>> Begin Text section
# Porte Cochere and Covered Walkways



## ArchATL (Oct 22, 2010)

I have an assisted living facility, I-1, 2006 IBC, type VA. We have designed the covered walkways outside the building and the porte cochere so that they do not attach to the building (free standing). Do we need to protect the steel 1-hour supporting the roof per Table 601? Do they need to be sprinklered?


----------



## cda (Oct 22, 2010)

My favorite subject with my boss

I say sprinkle them all

My boss says if they are not connected no

But he has no separation distance, so it could be six inch separation and no sprinklers

That is why I say sprinkle them all

Do not know about steel protection

Have you asked the ahj thier policy to sprinkle???


----------



## Yankee (Oct 22, 2010)

I'd say if within 5 feet, then sprinkler them


----------



## Dr. J (Oct 22, 2010)

NFPA 13 is very specific that non-combustible covered walkways and porte-cocheres do not have to be sprinklered.

8.15.7 goes through great pains to exempt non-combustible, limited combustible, or FRTW construction, and keeps on going about how to exempt combustible construction as well.
>> End Text section
▶ Given problem A: Reproduce everything in the porte cochere thread from "But he has no" down to "policy to sprinkle???".
The forum thread and the records have no connection to each other.
>> Begin Available data
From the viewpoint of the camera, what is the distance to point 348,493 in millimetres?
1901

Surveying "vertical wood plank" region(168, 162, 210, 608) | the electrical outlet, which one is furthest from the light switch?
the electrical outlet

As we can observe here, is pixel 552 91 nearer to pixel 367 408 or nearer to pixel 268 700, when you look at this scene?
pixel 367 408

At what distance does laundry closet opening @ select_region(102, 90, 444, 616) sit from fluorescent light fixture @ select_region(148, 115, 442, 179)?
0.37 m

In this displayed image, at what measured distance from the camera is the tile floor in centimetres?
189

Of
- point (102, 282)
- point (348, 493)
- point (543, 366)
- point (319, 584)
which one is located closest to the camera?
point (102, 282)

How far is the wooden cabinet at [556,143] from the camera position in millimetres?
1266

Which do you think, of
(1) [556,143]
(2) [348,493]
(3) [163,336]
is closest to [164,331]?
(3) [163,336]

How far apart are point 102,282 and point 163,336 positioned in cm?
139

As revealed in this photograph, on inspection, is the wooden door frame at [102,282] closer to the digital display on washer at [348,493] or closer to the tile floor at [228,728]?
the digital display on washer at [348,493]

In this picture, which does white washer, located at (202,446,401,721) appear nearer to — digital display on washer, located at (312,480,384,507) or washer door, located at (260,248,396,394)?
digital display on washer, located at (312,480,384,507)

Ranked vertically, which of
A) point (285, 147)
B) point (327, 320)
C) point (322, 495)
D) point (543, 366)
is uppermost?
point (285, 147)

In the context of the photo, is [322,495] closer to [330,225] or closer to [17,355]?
>> End Available data
▶ Given problem B: In the records, rewrite everything from the line containing "At what distance" down to the end of the records, putting "viewer" in place of "camera" and leaving all else unchanged. Return only those lines.

▶ Written answer A:
But he has no separation distance, so it could be six inch separation and no sprinklers

That is why I say sprinkle them all

Do not know about steel protection

Have you asked the ahj thier policy to sprinkle???

▶ Written answer B:
At what distance does laundry closet opening @ select_region(102, 90, 444, 616) sit from fluorescent light fixture @ select_region(148, 115, 442, 179)?
0.37 m

In this displayed image, at what measured distance from the viewer is the tile floor in centimetres?
189

Of
- point (102, 282)
- point (348, 493)
- point (543, 366)
- point (319, 584)
which one is located closest to the viewer?
point (102, 282)

How far is the wooden cabinet at [556,143] from the viewer position in millimetres?
1266

Which do you think, of
(1) [556,143]
(2) [348,493]
(3) [163,336]
is closest to [164,331]?
(3) [163,336]

How far apart are point 102,282 and point 163,336 positioned in cm?
139

As revealed in this photograph, on inspection, is the wooden door frame at [102,282] closer to the digital display on washer at [348,493] or closer to the tile floor at [228,728]?
the digital display on washer at [348,493]

In this picture, which does white washer, located at (202,446,401,721) appear nearer to — digital display on washer, located at (312,480,384,507) or washer door, located at (260,248,396,394)?
digital display on washer, located at (312,480,384,507)

Ranked vertically, which of
A) point (285, 147)
B) point (327, 320)
C) point (322, 495)
D) point (543, 366)
is uppermost?
point (285, 147)

In the context of the photo, is [322,495] closer to [330,225] or closer to [17,355]?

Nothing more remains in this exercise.